The sums of squares are the same thing as the variances multiplied by the degrees of freedom.

Show the code
ssr2 <- var(fitted(fit)) * (n - 1)
sse2 <- var(residuals(fit)) * (n - 1)
sst2 <- var(mt_cars$mpg) * (n - 1)
ssr2 / sst2
[1] 0.8690158

\(R^2\) is also equal to the correlation between the fitted value and observed values, \(R^2 = Cor(Y, \hat{Y})^2\).

Show the code
cor(fit$fitted.values, mt_cars$mpg)^2
[1] 0.8690158

R-squared is proportional to the the variance in the response, SST. Given a constant percentage error in predictions, a test set with relatively low variation in the reponse will have a lower R-squared. Conversely, test sets with large variation, e.g., housing data with home sale ranging from $60K to $2M may have a large R-squared despite average prediction errors of >$10K.

A close variant of R-squared is the non-parametric Spearman’s rank correlation. This statistic is the correlation of the ranks of the response and the predicted values.
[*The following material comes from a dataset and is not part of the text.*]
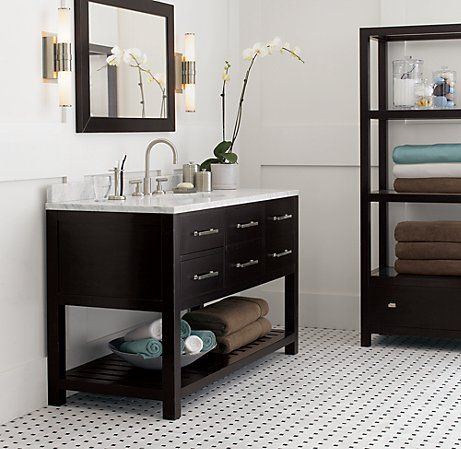 Bathroom vanity mirror and sconces for the home - Discount bathroom vanities chicago ...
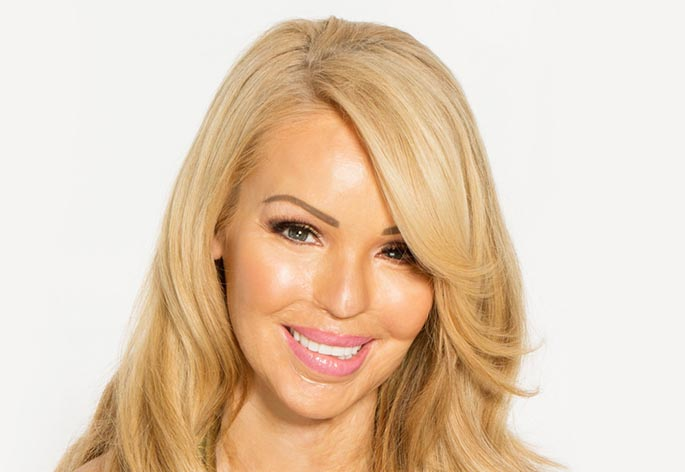 Katie Piper Hero Image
It is used when the model goal is ranking.

The adjusted R-squared (\(\bar{R}^2\)) penalizes the R-squared metric for increasing number of predictors.

\[\bar{R}^2 = 1 - \frac{SSE}{SST} \cdot \frac{n-1}{n-k-1}\]

Show the code
(adj_r2 <- 1 - sse/sst * (n - 1) / (n - k - 1))
## [1] 0.8066423

summary(fit)$adj.r.squared
## [1] 0.8066423

1.6.2.1 RMSE, RSE, MAE

The root mean squared error (RMSE) is the average prediction error (square root of mean squared error).

\[RMSE = \sqrt{\frac{\sum_{i=1}^n{(y_i - \hat{y}_i)^2}}{n}}\]

Show the code
sqrt(mean((mt_cars$mpg - fit$fitted.values)^2))
## [1] 2.146905
augment(fit) %>% yardstick::rmse(truth = mpg, estimate = .fitted)
## # A tibble: 1 × 3
##   .metric .estimator .estimate
##   <chr>   <chr>          <dbl>
## 1 rmse    standard        2.15

The mean squared error of a model with theoretical residual of mean zero and constant variance \(\sigma^2\) can be decomposed into the model’s bias and the model’s variance:

\[E[MSE] = \sigma^2 + Bias^2 + Var.\]

A model that predicts the response closely will have low bias, but be relatively sensitive to the training data and thus have high variance. A model that predicts the response conservatively (e.g., a simple mean) will have large bias, but be relatively insensitive to nuances in the training data. Here is an example of a simulated sine wave. A model predicting the mean value at the upper and lower levels has low variance, but high bias, and a model of an actual sine wave has low bias and high variance. This is the variance-bias trade-off.

Show the code
data.frame(x = seq(2, 10, 0.1)) %>%
  mutate(
    e = runif(81, -.5, .5),
    y = sin(x) + e,
    `Low var, high bias` = zoo:::rollmean(y, k = 3, fill = NA, align = "center"),
    `High var, low bias` = sin(x)
  ) %>%
  pivot_longer(cols = `Low var, high bias`:`High var, low bias`) %>%
  ggplot(aes(x = x)) +
  geom_point(aes(y = y)) +
  geom_line(aes(y = value, color = name), size = 1)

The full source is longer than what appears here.